▶ [Texte source]

####################

Dès son adolescence, le Joseph biblique fut soucieux du problème des soubassements économiques de la société humaine. C’est pourquoi il rêve d’épis : «Joseph eut un songe et le conta à ses frères: ‘Nous composions des gerbes dans le champ, soudain ma gerbe se dressa, elle resta debout; et les vôtres se rangèrent à l’entour et s’inclinèrent devant la mienne’»(Genèse 27, 7).
Joseph témoigne ainsi de sa domination certaine du sujet, et ce n’est aucunement une coïncidence si, une fois en Egypte, il devient le grand intendant du «ministre des abattoirs» – en fait, le distributeur de nourriture pour l’Egypte tout entière.
Même en prison, derrière les coulisses de l’Histoire, Joseph poursuit et se consacre à l’organisation du travail et des assises économiques de la communauté humaine.
Il traduit les rêves du grand panetier et du grand échanson et lorsque plus tard, il se retrouve face au Pharaon, aussitôt il lui expose un plan de réaménagement de l’Egypte, mû non pas par une quelconque doctrine des fondements économiques en temps de crise, mais par D.ieu Lui-même. Le projet économique de Joseph s’achèvera par une politique de planification agraire du royaume d’Egypte, laquelle, en fin de compte, a façonné l’économie du monde antique dont l’Egypte était la charnière.
La Torah énonce avec une grande profusion de détails les choix économiques de Joseph durant ces années de calamité : la concentration des biens monétaires, l’acquisition du cheptel, l’achat des terres, le transfert des populations vers les villes, le système d’imposition, etc. Or ce programme a épargné du désordre et de la confusion non seulement l’Egypte, mais toute la communauté humaine de cette époque. «L’opération Joseph» parvient à créer des conditions plus justes et plus morales puisque les issues aux diverses difficultés de la société proviennent de D.ieu.

####################

▶ [Données brutes]
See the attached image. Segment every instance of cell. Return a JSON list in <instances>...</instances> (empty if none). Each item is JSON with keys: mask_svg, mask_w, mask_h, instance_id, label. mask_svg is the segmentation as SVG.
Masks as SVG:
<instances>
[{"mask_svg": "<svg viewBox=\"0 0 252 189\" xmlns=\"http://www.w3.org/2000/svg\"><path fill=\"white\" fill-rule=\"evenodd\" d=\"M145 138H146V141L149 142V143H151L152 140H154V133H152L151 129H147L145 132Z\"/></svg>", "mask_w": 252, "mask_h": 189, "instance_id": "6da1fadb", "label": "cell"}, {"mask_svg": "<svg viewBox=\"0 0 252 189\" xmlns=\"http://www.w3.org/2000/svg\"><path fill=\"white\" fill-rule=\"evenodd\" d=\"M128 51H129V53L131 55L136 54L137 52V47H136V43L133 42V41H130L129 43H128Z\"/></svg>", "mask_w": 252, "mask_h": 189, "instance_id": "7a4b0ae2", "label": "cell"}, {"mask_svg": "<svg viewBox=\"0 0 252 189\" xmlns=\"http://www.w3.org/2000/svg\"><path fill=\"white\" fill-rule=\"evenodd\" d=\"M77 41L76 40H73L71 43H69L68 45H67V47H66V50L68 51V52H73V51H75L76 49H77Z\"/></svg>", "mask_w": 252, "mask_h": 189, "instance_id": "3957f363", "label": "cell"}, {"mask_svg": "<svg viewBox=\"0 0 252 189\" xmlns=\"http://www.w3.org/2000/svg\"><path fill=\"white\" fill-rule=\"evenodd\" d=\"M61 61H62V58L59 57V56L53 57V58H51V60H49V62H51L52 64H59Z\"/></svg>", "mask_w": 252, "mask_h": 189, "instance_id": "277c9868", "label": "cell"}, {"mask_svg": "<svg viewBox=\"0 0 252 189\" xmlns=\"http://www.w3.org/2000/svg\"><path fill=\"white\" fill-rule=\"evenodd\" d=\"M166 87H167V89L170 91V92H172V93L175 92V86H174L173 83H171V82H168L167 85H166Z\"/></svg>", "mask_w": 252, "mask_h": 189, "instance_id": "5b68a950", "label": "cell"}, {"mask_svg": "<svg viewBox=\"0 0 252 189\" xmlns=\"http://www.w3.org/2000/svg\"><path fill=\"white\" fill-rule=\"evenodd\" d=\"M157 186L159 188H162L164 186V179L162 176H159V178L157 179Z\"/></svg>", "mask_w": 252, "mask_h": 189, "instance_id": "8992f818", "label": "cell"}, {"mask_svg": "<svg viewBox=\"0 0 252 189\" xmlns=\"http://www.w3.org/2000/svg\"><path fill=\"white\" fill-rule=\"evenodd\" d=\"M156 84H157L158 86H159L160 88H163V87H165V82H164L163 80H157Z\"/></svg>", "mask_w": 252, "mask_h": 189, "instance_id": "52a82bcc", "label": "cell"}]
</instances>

####################

▶ [Travail demandé]
(1) Répondez à ces questions sur le texte consacré à Joseph et à l'économie :
(a) De quoi Joseph rêve-t-il dès son adolescence ?
(b) De qui Joseph traduit-il les rêves pendant son séjour en prison ?
(c) Par quelle politique s'achève le projet économique de Joseph ?
(2) Poursuivez le texte consacré à Joseph et à l'économie à partir de sa dernière phrase.

▶ [Réponses par consigne]
(1)
(a) Il rêve d'épis : des gerbes composées dans un champ, la sienne se dressant et celles de ses frères s'inclinant devant elle.
(b) Il traduit les rêves du grand panetier et du grand échanson.
(c) Il s'achève par une politique de planification agraire du royaume d'Égypte.

(2)
Grâce à elles, l’intelligence divine a pu s’introduire dans le monde de la matérialité. Le vocable moderne nous révèle que le sens socio-économique de la démarche de Joseph doit se comprendre comme une économie centraliste.
En effet, il centralise et concentre les moyens de production en les nationalisant pour les redistribuer ensuite de manière appropriée et égalitaire.
Il ne procède ni au marché centralisé à l’extrême, ni à une économie libérale, mais tend vers une ingérence qui ambitionne une plus grande probité distributive. Au tout début, Joseph rassemble le fond monétaire égyptien, puis le bétail, et enfin il nationalise les terres, faisant disparaître ainsi la propriété privée.
Après la nationalisation des biens de production, il fait déménager le peuple vers les villes, et cet abandon contraint du milieu rural casse l’antique attache de la population à la terre et autorise une nouvelle structure socio-économique. Il procède alors à un nouvel ordre des moyens de production dont les usagers auront la totale responsabilité. Cette régionalisation subséquente permet ainsi la pérennité physique de la société. La prospérité de l’Etat sera ultérieurement réalisable grâce à une formule d’imposition moderne: 20% des revenus sont aussitôt transférés au royaume, les agriculteurs conservant 80% bien qu’ils œuvrent sur des terres, propriétés de l’Etat.
Le peuple égyptien proclame alors sa pleine gratitude envers Joseph: «Tu nous rends la vie! Puissions-nous trouver grâce auprès de mon seigneur et nous resterons serfs de Pharaon» (Genèse 47, 25).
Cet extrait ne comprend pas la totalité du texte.